Quant au nom de Corse, il y a également des historiens qui veulent qu'il ait été donné à l’île par Corsus, fils d'Hercule ; […] le fait dériver d'un mot phénicien, qui voudrait dire cornue, nom qui lui aurait été imposé à cause des nombreux promontoires qui s'avancent en pointe dans la mer, et des pics élevés qu'on aperçoit de loin, avant de l'atteindre. Filippini (ndlr 1529-1594) rapporte deux versions, que nous croyons devoir transcrire ici, pour faire voir jusqu'où peut aller la manie des étymologies. Voici la première : une femme de Ligurie, appelée Corsica, ayant suivi un taureau qui se rendait à la nage dans une terre inconnue, fut rejointe par ses parents, qui, étant arrivés sur ses traces dans un pays de très belle apparence, et où les pâturages étaient excellents, s'y établirent et appelèrent ce pays Corsica, du nom de la femme qui les y avait attirés. La seconde est qu'un neveu d'Énée appelé Corsus, ayant enlevé une nièce de Didon, appelée Sica, s'enfuit dans l'île à laquelle il donna le nom de Corsica. ».

Énée racontant à Didon les malheurs de la ville de Troie. Pierre-Narcisse Guérin (1815)

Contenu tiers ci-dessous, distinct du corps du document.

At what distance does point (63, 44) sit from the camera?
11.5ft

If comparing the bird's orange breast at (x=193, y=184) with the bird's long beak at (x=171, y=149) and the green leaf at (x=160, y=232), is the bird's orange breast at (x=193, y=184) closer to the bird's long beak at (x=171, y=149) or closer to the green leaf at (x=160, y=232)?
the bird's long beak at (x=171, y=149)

Énée racontant à Didon les malheurs de la ville de Troie. Pierre-Narcisse Guérin (1815)

Par ailleurs, il est possible que le nom original (IIème millénaire avant JC) ait été Syrnos, qui fait référence au mot Sirènes. Dans ce cas, Cyrnus / Corse pourrait être l’île des Sirènes (ou Sirenousses) mentionnées dans l’Odyssée d’Homère.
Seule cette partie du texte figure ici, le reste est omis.